Présentation : Damien North est professeur de philosophie dans une université cossue. Veuf, il mène une vie triste et solitaire. Mais un jour, il est embarqué par la police qui l’accuse d’avoir téléchargé sur son ordinateur des images provenant d’un réseau pédophile… L’affaire fait grand bruit, d’autant que Damien est le petit-fils d’Axel North, figure politique historique. L’inculpé a beau se savoir innocent, chacun se souvient d’un geste, d’une parole qui, interprétés à la lumière de la terrible accusation, deviennent autant de preuves à charge. Même une banale photo de sa nièce, unique enfant de son entourage, ouvre un gouffre d’horribles suppositions. Le terrible engrenage commence tout juste à se mettre en marche. Alexandre Postel décrit avec acuité la farce des conventions sociales, les masques affables sous lesquels se cachent le pouvoir, la jalousie ou le désir de nuire – et les dérives inquiétantes d’une société fascinée par les images.

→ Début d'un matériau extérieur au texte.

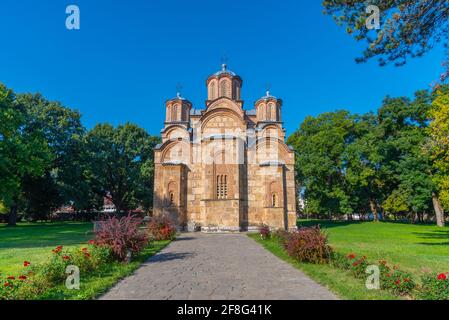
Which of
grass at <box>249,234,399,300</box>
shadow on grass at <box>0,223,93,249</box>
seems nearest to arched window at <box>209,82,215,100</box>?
shadow on grass at <box>0,223,93,249</box>

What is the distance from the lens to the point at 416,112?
99.0 ft

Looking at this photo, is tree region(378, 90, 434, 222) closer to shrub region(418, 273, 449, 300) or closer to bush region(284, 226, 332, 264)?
bush region(284, 226, 332, 264)

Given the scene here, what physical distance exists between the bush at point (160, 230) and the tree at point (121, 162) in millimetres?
16916

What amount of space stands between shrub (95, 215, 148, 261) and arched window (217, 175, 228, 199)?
12.9 metres

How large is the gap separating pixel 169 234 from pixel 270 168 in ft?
34.0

Mon avis : Un homme effacé est le récit d’une chute. Damien North, professeur de philosophie compétent mais discret, passe de sa chaire universitaire à la garde-à-vue, puis à l’univers carcéral. Il transite par l’expérimentation psychiatrique avant de s’engager dans la voie d’un impossible retour à la normale. Malmené par la police et par l’opinion, Damien va progressivement perdre le nord et le sens de son identité. En effet, petit à petit, les circonstances vont lui prendre tout ce qui lui permet de se définir. C’est de son droit au respect de la personne que le prive le commissaire qui recourt à des procédés d’intimidation et de manipulation lors de son interrogatoire. Son travail lui est ensuite enlevé par une décision de justice l’empêchant d’être en contact avec des mineurs. Les soupçons de son frère, Joseph, lui volent son statut dans la famille. Enfin, l’avocat qui lui conseille de plaider coupable lui retire son innocence, seul fil qui le raccordait encore à une existence lui appartenant en propre. A partir de ce moment, il est identifiable à tout autre détenu de la prison dans laquelle il échoue, y compris aux véritables monstres, pour finir par n’être plus qu’un ensemble de signaux physiques dans le processus d’expérimentation auquel il accepte de participer. Passif, Damien North ? Empêché, plutôt, par l’obstination du monde à refuser de reconnaître ses droits en tant qu’individu.

Certains se rebelleraient mais lui ne peut le faire, la faute, peut-être, à ce préjudice originel dont il fut la victime jamais reconnue… Drame d’une rage impuissante, d’une injustice répétée, Un homme effacé est la démonstration brillante de la facilité et de la candeur avec laquelle il est possible de déchoir de son humanité l’individu déstabilisé dans le seul but de maintenir l’illusion de sa propre valeur.

Ce roman n’est pas un thriller mais un roman psychologique qui n’hésite pas à exposer au grand jour les conséquences dramatiques de notre indifférence à l’autre. Le livre n’est pas trépidant, il est bouleversant.